* Work required *
A verbatim copy of every entry is required.
(Provided material Opens)
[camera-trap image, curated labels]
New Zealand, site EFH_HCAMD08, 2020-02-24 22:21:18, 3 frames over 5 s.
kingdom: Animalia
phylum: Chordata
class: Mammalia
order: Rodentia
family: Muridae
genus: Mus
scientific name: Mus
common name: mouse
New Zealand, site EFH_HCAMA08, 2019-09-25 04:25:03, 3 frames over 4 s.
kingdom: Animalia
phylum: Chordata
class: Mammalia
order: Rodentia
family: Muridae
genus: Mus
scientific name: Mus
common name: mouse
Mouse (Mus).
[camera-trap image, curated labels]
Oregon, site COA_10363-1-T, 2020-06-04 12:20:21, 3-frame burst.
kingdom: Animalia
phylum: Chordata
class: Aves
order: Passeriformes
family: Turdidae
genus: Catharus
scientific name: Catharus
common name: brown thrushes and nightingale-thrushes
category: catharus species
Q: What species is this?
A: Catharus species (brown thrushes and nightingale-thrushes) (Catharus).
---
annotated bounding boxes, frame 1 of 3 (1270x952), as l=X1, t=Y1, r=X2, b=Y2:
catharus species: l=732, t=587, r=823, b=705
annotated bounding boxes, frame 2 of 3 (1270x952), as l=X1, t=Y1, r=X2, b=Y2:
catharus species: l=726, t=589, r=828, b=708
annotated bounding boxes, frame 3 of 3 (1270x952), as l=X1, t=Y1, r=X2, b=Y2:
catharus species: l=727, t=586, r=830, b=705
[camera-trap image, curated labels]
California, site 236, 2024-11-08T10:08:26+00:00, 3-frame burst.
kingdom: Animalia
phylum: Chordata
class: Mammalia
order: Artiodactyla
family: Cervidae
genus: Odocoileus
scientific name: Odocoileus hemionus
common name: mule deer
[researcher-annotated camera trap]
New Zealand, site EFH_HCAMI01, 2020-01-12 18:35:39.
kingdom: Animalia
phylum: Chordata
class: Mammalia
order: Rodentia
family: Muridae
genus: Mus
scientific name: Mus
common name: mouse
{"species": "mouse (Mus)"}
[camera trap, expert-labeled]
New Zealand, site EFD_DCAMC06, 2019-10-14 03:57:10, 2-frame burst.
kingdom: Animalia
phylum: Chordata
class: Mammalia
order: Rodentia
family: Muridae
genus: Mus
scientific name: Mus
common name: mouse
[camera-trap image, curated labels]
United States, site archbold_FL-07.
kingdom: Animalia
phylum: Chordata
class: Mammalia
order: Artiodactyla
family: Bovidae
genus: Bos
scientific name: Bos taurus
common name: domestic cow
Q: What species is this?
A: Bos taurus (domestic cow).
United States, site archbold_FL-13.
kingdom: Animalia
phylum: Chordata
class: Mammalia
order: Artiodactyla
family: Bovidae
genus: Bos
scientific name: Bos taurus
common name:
(Provided material Closes)
* Expected output *
[camera-trap image, curated labels]
New Zealand, site EFH_HCAMD08, 2020-02-24 22:21:18, 3 frames over 5 s.
kingdom: Animalia
phylum: Chordata
class: Mammalia
order: Rodentia
family: Muridae
genus: Mus
scientific name: Mus
common name: mouse
New Zealand, site EFH_HCAMA08, 2019-09-25 04:25:03, 3 frames over 4 s.
kingdom: Animalia
phylum: Chordata
class: Mammalia
order: Rodentia
family: Muridae
genus: Mus
scientific name: Mus
common name: mouse
Mouse (Mus).
[camera-trap image, curated labels]
Oregon, site COA_10363-1-T, 2020-06-04 12:20:21, 3-frame burst.
kingdom: Animalia
phylum: Chordata
class: Aves
order: Passeriformes
family: Turdidae
genus: Catharus
scientific name: Catharus
common name: brown thrushes and nightingale-thrushes
category: catharus species
Q: What species is this?
A: Catharus species (brown thrushes and nightingale-thrushes) (Catharus).
---
annotated bounding boxes, frame 1 of 3 (1270x952), as l=X1, t=Y1, r=X2, b=Y2:
catharus species: l=732, t=587, r=823, b=705
annotated bounding boxes, frame 2 of 3 (1270x952), as l=X1, t=Y1, r=X2, b=Y2:
catharus species: l=726, t=589, r=828, b=708
annotated bounding boxes, frame 3 of 3 (1270x952), as l=X1, t=Y1, r=X2, b=Y2:
catharus species: l=727, t=586, r=830, b=705
[camera-trap image, curated labels]
California, site 236, 2024-11-08T10:08:26+00:00, 3-frame burst.
kingdom: Animalia
phylum: Chordata
class: Mammalia
order: Artiodactyla
family: Cervidae
genus: Odocoileus
scientific name: Odocoileus hemionus
common name: mule deer
[researcher-annotated camera trap]
New Zealand, site EFH_HCAMI01, 2020-01-12 18:35:39.
kingdom: Animalia
phylum: Chordata
class: Mammalia
order: Rodentia
family: Muridae
genus: Mus
scientific name: Mus
common name: mouse
{"species": "mouse (Mus)"}
[camera trap, expert-labeled]
New Zealand, site EFD_DCAMC06, 2019-10-14 03:57:10, 2-frame burst.
kingdom: Animalia
phylum: Chordata
class: Mammalia
order: Rodentia
family: Muridae
genus: Mus
scientific name: Mus
common name: mouse
[camera-trap image, curated labels]
United States, site archbold_FL-07.
kingdom: Animalia
phylum: Chordata
class: Mammalia
order: Artiodactyla
family: Bovidae
genus: Bos
scientific name: Bos taurus
common name: domestic cow
Q: What species is this?
A: Bos taurus (domestic cow).
United States, site archbold_FL-13.
kingdom: Animalia
phylum: Chordata
class: Mammalia
order: Artiodactyla
family: Bovidae
genus: Bos
scientific name: Bos taurus
common name:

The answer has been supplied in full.